As I mentioned last week, there is a lot more we can look into. There is the former health department official who took off with $16 million of Queensland government funds. He got away with it by explaining to his senior officers that he had this wealth because he was a Tahitian prince. The department of health believed him that he was a Tahitian prince, and it subsequently came to light that he was a fake Tahitian prince and he ran off with $16 million of Queensland government taxpayers' money. I note that, under section 11 of this inquiry, we are to visit a number of towns and centres in Queensland, including Nambour, Ipswich, Mackay, Rockhampton et cetera. One area not on this list that we should go to is Tahiti. Let's go to Tahiti and investigate the royal lineage of the Tahitian family and see if there is any connection to the department of health officials in Queensland. Perhaps, if we go to Tahiti, we will discover that it was a credible story and should cut the former Queensland Labor government a bit more slack.

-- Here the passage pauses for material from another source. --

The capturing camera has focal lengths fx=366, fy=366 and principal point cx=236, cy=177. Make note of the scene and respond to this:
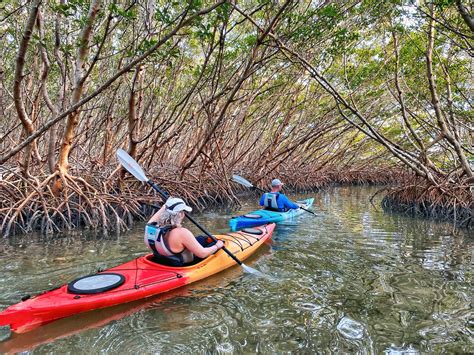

Unfortunately, only one of our side of politics will get that opportunity to go to Tahiti, because, as was outlined earlier in the debate, there are five members of this committee and only one has been allocated to the coalition. That is only a fifth, despite this side being almost half of the chamber. I would also like to note that, with the establishment of this committee, the chair of this committee will receive an 11 per cent increase on their base salary, which works out to be about $20,000 a year, as per the decision of the Labor Party and the Greens. The committee will determine who the chair is, but it may go to Senator Lazarus. It is very kind of the Senate to provide Senator Lazarus with that increase in his salary, but for what purpose is it? I go back to where I started: why is the Australian taxpayer being asked to pay the chair of this committee an extra $20,000-odd a year? It will provide no benefit for the federal parliament, it will change nobody's life in this country and it is a complete abuse of power.